Faithfully repeat each entry below, minus the pictures.

==== INFORMATION SUPPLIED

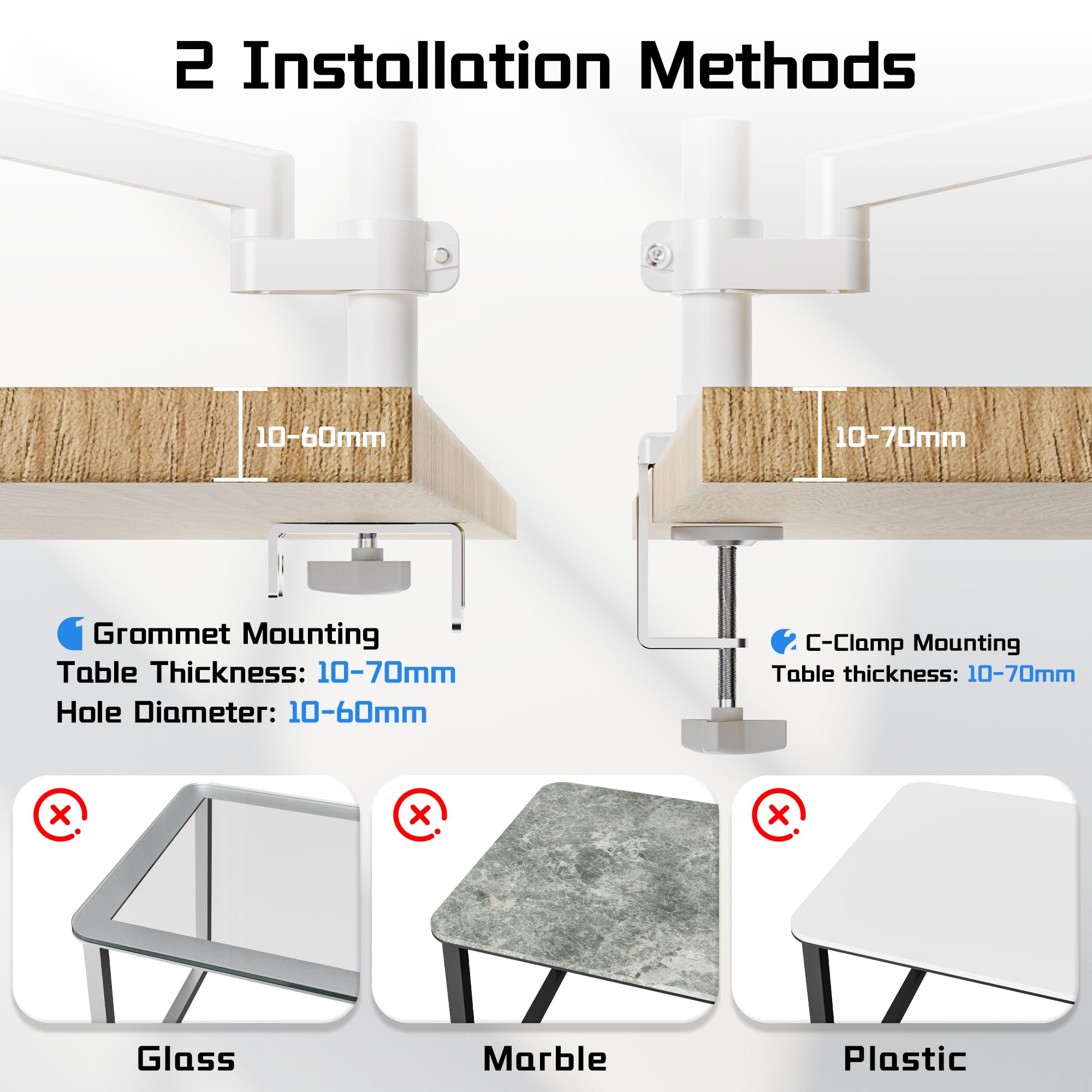 2 Installation Methods

10-60mm

10-70mm

1 Grommet Mounting
Table Thickness: 10-70mm
Hole Diameter: 10-60mm

2 C-Clamp Mounting
Table thickness: 10-70mm

Glass

Marble

Plastic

========

- RESPONSE:
 2 Installation Methods

10-60mm

10-70mm

1 Grommet Mounting
Table Thickness: 10-70mm
Hole Diameter: 10-60mm

2 C-Clamp Mounting
Table thickness: 10-70mm

Glass

Marble

Plastic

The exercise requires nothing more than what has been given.